This is a demo application, which demonstrates Microservice Architecture Pattern using Spring Boot and Spring Cloud.

Functional services

It was decomposed into eight core microservices. All of them are independently deployable applications, organized around certain business capability.

Accounts service

It contains general user input logic and validation.

Method Path Description User authenticated Public
POST /signup Crete a new account x
PUT /updateAccount Modify an account ×
GET /existinMail/{username} Verify that the email is valid x ×
GET /findByUsername/{username} Find a user ×
GET /findAddressByIdAddress/{idAddress} Find an address x
POST /signin Login an account ×

Login service

It allows you to save login data

Method Path Description User authenticated Public
POST /save update login info x x

Categories service

It contains info about the category of the items you can buy It allows you to save login data

Method Path Description User authenticated Public
GET /category Retrivies th list of the categories x x

Products service

It contains info about the products of the items you can buy

Method Path Description User authenticated Public
GET /findProduct Retrivies the list of the products x x
GET /findProductsRandom Retrivies 5 random products x x
GET /findProduct/{categoryId} Retrivies the list of the products in the specified category x x

Items service

It contains details info of the items and it manages them.

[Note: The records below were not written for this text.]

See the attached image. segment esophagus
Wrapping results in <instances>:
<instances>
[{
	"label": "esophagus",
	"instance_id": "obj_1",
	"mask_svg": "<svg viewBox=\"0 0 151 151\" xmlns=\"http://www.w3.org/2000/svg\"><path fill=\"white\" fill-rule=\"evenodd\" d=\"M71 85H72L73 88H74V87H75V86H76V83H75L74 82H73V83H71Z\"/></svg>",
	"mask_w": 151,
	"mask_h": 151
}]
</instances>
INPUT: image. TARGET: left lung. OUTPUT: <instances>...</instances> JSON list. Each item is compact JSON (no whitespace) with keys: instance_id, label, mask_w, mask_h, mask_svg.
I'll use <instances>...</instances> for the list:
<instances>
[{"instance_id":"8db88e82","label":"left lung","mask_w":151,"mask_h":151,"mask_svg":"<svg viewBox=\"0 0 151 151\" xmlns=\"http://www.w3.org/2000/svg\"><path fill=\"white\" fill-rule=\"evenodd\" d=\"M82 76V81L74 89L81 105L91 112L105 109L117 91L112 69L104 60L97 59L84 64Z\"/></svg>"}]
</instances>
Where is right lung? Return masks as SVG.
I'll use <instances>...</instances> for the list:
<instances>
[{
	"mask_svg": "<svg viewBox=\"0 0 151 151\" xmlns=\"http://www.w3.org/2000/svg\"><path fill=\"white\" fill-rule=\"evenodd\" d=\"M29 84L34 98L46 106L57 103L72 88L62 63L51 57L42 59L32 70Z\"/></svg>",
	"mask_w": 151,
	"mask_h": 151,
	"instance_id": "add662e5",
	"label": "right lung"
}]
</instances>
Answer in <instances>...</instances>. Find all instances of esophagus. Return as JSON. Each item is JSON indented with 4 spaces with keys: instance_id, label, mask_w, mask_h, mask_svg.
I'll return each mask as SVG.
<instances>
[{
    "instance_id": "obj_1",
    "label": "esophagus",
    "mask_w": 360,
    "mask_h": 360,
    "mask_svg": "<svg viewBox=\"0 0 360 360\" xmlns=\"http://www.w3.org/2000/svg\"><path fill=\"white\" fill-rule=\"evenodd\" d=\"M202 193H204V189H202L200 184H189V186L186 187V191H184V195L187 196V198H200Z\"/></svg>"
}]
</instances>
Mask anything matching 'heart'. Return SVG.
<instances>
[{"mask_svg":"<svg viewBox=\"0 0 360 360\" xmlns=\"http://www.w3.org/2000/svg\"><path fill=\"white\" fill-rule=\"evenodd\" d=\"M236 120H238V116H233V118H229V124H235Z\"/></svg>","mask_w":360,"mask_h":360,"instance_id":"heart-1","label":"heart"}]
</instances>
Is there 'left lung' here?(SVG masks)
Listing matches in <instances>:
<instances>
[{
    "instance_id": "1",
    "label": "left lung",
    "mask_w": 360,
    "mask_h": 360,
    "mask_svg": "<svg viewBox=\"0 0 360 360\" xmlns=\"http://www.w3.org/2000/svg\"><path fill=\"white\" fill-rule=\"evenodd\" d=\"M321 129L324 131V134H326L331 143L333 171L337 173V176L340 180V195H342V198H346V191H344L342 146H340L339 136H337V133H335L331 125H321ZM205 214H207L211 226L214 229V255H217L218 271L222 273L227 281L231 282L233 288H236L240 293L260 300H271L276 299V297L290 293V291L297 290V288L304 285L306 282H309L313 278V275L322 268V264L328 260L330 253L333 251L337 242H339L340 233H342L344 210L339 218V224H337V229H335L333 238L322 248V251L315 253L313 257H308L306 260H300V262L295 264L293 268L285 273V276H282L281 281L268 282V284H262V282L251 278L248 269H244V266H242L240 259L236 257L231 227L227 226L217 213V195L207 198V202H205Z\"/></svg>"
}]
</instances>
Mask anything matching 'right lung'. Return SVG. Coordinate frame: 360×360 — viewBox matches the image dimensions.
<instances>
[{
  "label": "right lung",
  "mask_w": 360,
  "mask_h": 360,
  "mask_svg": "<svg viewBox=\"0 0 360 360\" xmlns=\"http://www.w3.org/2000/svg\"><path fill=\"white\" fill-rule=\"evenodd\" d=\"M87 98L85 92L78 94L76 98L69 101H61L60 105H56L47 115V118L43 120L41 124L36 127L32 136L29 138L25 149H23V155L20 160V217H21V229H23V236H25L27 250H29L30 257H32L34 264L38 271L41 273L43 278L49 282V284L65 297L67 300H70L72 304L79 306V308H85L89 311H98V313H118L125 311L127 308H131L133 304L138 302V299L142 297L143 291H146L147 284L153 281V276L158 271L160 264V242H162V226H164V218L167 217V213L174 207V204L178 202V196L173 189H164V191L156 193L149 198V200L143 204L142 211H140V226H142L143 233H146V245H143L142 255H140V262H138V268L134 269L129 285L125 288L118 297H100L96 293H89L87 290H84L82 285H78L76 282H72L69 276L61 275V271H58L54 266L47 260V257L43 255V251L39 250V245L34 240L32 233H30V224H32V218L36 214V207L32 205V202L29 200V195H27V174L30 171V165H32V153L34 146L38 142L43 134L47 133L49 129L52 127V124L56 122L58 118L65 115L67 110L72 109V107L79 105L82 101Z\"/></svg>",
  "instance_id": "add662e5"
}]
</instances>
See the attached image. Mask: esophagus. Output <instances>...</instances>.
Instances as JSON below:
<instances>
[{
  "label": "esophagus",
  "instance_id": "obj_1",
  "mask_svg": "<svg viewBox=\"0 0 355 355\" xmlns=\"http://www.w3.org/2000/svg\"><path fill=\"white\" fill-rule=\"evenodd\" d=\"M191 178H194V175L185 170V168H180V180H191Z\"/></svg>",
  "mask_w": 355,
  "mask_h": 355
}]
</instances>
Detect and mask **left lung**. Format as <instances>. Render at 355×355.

Method Path Description User authenticated Public
GET /findItems/{idProduct} Retrivies the list of the items in the specified product x x
GET /findItemsByIdCategory/{idCategory} Retrivies the list of the items in the specified category x x
GET /findFeaturesItemRandom Retrivies 3 random items with totQuantity < 3 x x
GET /findItemByCategoryFilter/{idCategory}/{priceMin}/{priceMax} Retrivies the filtered list of the items in the specified category x x
GET /findItemByProductFilter/{idProducr}/{priceMin}/{priceMax} Retrivies the filtered list of the items in the specified product x x
GET /findItemRandom Retrivies 3 random items x x
GET /findItemRandomByIdProduct Retrivies 3 random items in the specified product x x
GET /findItem/{idItem} Retrivies the item x x
PUT /updateItem update an item x

Cart service

It manages the cart shop.

Method Path Description User authenticated Public
GET /findCartByUsernameByIdItem/{username}/{idItem} Retrivies the specific element of the shopping cart associated with username and item. x
GET /findCartById/{idCart} Retrivies the specific element of the shopping cart x
GET /findCart/{username} Retrivies the list of element of the shopping cart associated to the user x
GET /countCartItem/{username} Retrivies the number of element of the shopping cart associated to the user x
POST /saveCartItem It adds element to shopping cart x
PUT /updateCartItem Update element to shopping cart x
PUT /updateListCartItem Update elements to shopping cart x
DELETE /deleteCartItemByIdCartItem/{idCartItem} Delete element to shopping cart x
DELETE /deleteCartItemByUsername/{idAccount} Delete elements to shopping cart x

Order service

It contains details info of the orders and it manages them.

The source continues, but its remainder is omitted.